The World Solar Challenge is an exciting race to find the best solar car in the world. That makes for serious competition between countries. But there are also some interesting contests within countries. The most obvious is between Nuon (3) and Twente (21), who came first and second in the Challenger class last time.
Within Japan, Tokai University (10, Tokai Challenger, above) has a long tradition of excellence in the Challenger class, winning in 2009 and 2011, and coming at least 3rd since then (see chart at top). Their elegant new car is radically different from anything else in the competition, and looks fast.
Kogakuin University (88) raced in the Cruiser class in 2015, with an innovative design that almost won. This year, they have an equally innovative car in the Challenger class (Wing, below). Can Kogakuin take over the leading Challenger role in Japan? Can their car win against the equally streamlined Tokai vehicle? Or will Goko or Nagoya make a dramatic leap upwards from their 14th-place and 16th-place finishes in 2015? Only time will tell.

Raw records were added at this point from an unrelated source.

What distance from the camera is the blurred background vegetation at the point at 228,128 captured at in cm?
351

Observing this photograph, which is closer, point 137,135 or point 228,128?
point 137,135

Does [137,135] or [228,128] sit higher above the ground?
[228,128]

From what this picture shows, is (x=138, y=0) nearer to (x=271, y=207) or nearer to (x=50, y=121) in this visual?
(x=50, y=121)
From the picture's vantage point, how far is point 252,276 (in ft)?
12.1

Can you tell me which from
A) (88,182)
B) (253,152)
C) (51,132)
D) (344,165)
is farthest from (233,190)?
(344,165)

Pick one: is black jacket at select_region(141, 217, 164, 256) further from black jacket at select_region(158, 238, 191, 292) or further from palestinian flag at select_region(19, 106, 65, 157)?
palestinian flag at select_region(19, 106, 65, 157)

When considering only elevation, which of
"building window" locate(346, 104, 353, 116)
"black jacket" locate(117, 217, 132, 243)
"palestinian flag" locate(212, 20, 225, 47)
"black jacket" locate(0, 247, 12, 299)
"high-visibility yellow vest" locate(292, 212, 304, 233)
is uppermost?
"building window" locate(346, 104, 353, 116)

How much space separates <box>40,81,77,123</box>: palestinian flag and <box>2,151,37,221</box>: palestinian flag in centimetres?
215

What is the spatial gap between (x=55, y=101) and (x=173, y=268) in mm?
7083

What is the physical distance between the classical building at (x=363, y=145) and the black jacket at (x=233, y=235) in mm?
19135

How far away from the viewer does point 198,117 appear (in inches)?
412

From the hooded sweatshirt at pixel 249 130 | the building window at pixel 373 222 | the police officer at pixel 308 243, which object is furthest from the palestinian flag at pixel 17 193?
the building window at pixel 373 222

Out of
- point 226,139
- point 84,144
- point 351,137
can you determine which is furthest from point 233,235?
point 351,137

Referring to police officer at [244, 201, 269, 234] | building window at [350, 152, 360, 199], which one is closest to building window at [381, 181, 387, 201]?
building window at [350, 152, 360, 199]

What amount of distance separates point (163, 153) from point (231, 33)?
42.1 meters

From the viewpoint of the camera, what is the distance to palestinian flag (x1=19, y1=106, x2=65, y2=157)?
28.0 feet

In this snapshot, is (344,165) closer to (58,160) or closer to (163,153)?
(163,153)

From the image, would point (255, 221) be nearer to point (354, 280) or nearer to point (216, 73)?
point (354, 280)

It’s going to be a very interesting battle between the 4sqm Si bullet cars from Japan, the multi-junction panelled bullet car from Michigan and the catamarans with either 4 or 2.64 sqm panels (from Belgium, Netherlands and others).
Also wondering how the normalising of the array works on the Japanese cars. And of course if those narrow cars will be safe in the natural or roadtrain created winds in the outback.
And we also have the somewhat different bullet car Naledi from NWU.
We are probably up for one of the most exciting races in many years as far as design solutions are concerned.
Absolutely! It’s become very hard to pick the most likely winner. I’m very excited by the prospect of seeing those cars race.
And yes, stability in the face of wind gusts could be a worry, especially for Tokai, Kogakuin, and Naledi.